En collaboration avec la Mairie de Toulouse
A l’occasion des matchs de la Coupe du monde de Rugby 2007
se déroulant à Toulouse, les Abattoirs organisent en
partenariat avec la Mairie l’exposition Rugby qui, à partir
d’un sujet circonscrit, propose une iconographie ouverte.
Edouard Levé (Paris, 1965)
Edouard Levé présente 15 photographies dans lesquelles
des modèles anonymes, portant des vêtements quotidiens,
rejouent des scènes inspirées de photographies trouvées
dans la presse spécialisée. Il n'y a pas d'intention
réaliste : la prise de vue a lieu en studio, dans un décor
réduit à un fond monochrome. Ce travail de neutralisation
produit une épure qui révèle, en le détournant,
le caractère stéréotypé des images modèles.
Bien que le référent soit reconnaissable, des analogies
avec d'autres registres apparaissent : scènes de violence
urbaine, peinture religieuse, danse contemporaine statufiée...
André Lhote (Bordeaux 1885 - Paris 1962)
"Rugby", 1917
Huile sur toile - 127,5 x 132,5 cm.

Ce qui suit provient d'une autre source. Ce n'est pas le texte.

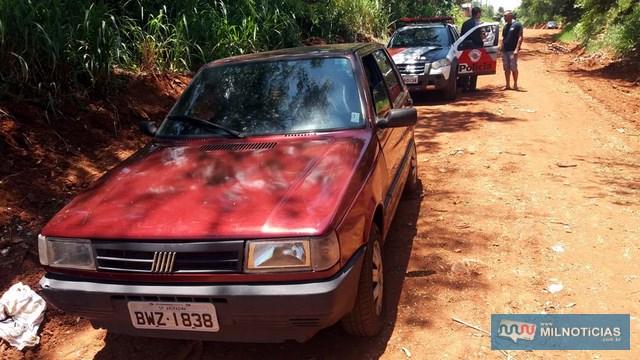 Veículo foi abandonado no prolongamento da rua São Sebastião, quase cruzamento com o prolongamento da rua Paes Leme, no PJ. Foto: MANOEL MESSIAS/Agência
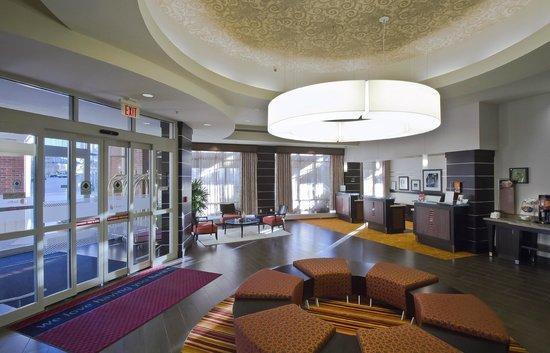 Hampton Inn and Suites Columbus Downtown: 1st floor lobby
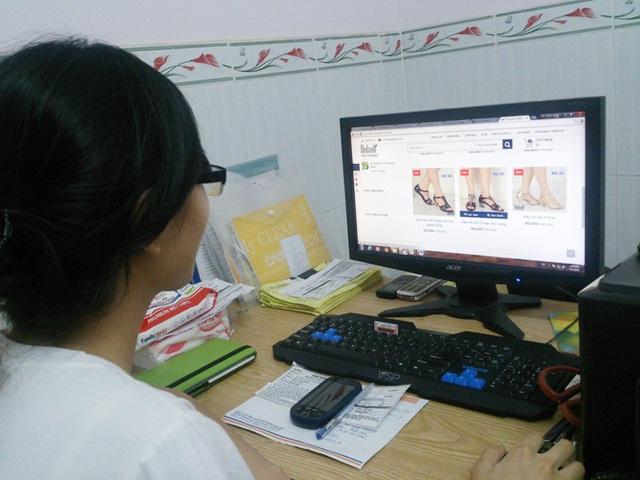 Mua sắm online tăng mạnh thời dịch bệnh - Ảnh 1.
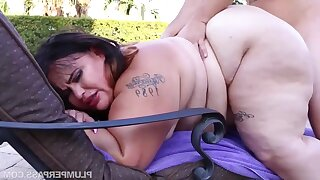 BBW with chubby ass Victoria Tight-lipped - Oiled Up Tight-lipped - amateur hardcore with cumshots outdoors by the pool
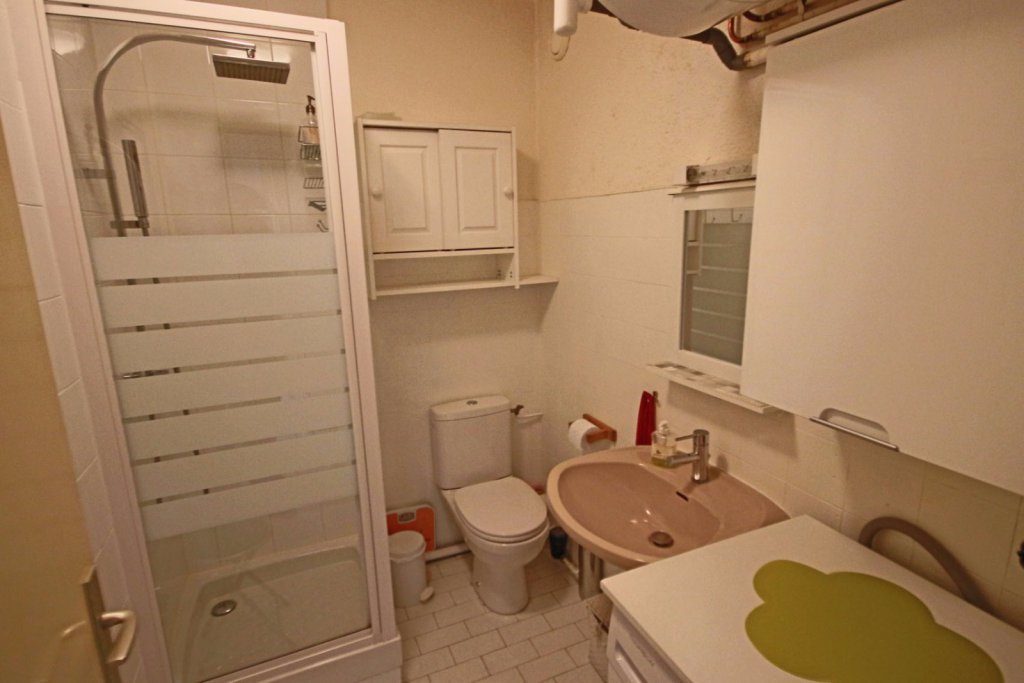 location marseille 13008 rouet prado studio meubl avec parking. Black Bedroom Furniture Sets. Home Design Ideas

Don de l'artiste en 1950
Centre Pompidou, Musée national d'art moderne-Centre de création
industrielle
Tout comme Robert Delaunay dont les trois versions
de sa fameuse Equipe de Cardiff (1912-1913) sont trop fragiles
pour être
déplacées, Lhote est fasciné par le spectacle
grouillant et multicolore des matchs de rugby qui évoquent
pour lui "les combats médiévaux" : ”Il
est passionnant de fixer un spectacle mouvant en l'arrêtant
dans sa phase solennelle, dans cette seconde où, comme le
balancier à la fin de sa course, tout semble immobilisé avant
de se défaire en éclairs plus ou moins rapides. Pour
maintenir à cette représentation son caractère
mural, il est bon de faire abstraction du dessin analytique, de la
profondeur et de l'épaisseur des corps (ainsi ne fait-on que
suivre Fra Angelico, chantre de la couleur pure et du dessin géométrisé).

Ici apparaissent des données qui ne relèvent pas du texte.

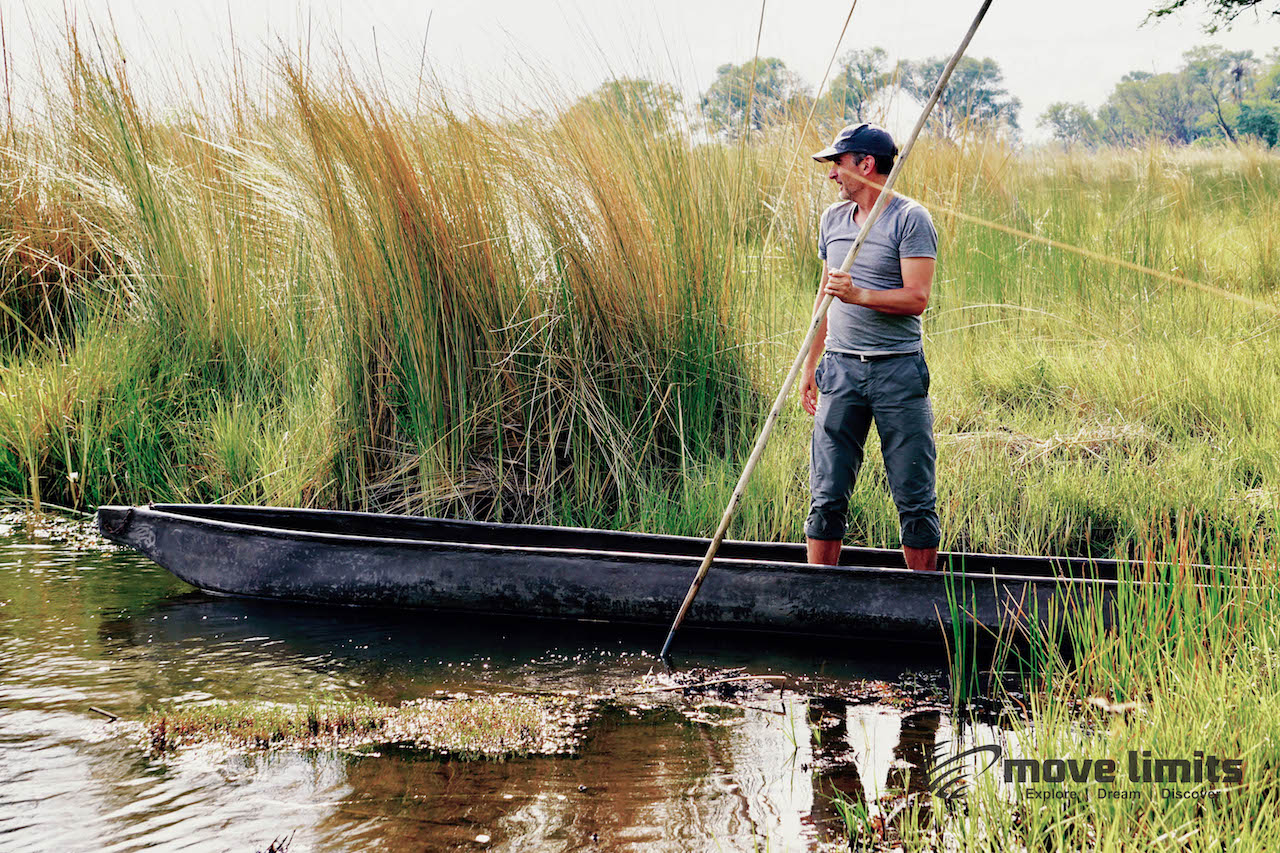 Zwei Tage im Delta des Okavango in Botswana - Thomas im Mokoro - movelimits.de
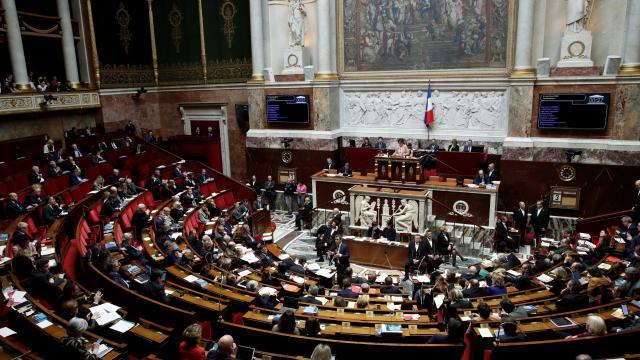 Fransada emekli generallerin siyasi gruplara iç savaş uyarısı yaptığı ortaya çıktı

On peut laisser à la couleur, par ses localisations (triangle
bleu du ciel, carrés rouges et jaunes des costumes, trapèze
vert de la prairie), le soin de composer le tableau. Un minimum d'ornements
expressifs identifiera les éléments de la composition.

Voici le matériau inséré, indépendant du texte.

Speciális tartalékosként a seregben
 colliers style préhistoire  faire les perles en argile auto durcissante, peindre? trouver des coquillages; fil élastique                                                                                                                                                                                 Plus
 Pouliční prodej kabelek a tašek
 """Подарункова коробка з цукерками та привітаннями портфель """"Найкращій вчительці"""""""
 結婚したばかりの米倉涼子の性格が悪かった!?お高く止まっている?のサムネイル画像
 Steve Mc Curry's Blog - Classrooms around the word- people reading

Ainsi, la sévérité des temps incitait les artistes à ne
se préoccuper que de l'essentiel et à accumuler des
expériences susceptibles de féconder de futures représentations
directement prises dans la vie et pouvant supporter, sans en être
plastiquement diminuées, des détails familiers et des
modulations intérieures.”
Relevant d'un cubisme élargi et synthétique, rigueur
et discipline dominent la construction - une articulation visible
de plans quadrangulaires suivant les diagonales du carré -
allégées par l'usage de couleurs vives. Cette rigueur
schématique traduit l'essentiel et confère à la
toile une monumentalité nouvelle, non sans rapport avec la
puissance et la dynamique du jeu, dans l'allégresse du mouvement
et de la couleur.
Franck Scurti (Lyon, 1965)
"Couleurs", 2000
Installation vidéo sur 3 écrans,, Master Betacam, 6',
dimensions variables.
Collection de l'artiste
Franck Scurti utilise des extraits de la retransmission
télévisée
d'un match Irlande-France à Lansdowne Road. La pluie dilue
les couleurs des logos peints sur le gazon du stade et imprègne
corps et maillots des joueurs transformant le match en un véritable
happening coloré. L'artiste joue une magistrale partie liant
transmission de l'information et création picturale.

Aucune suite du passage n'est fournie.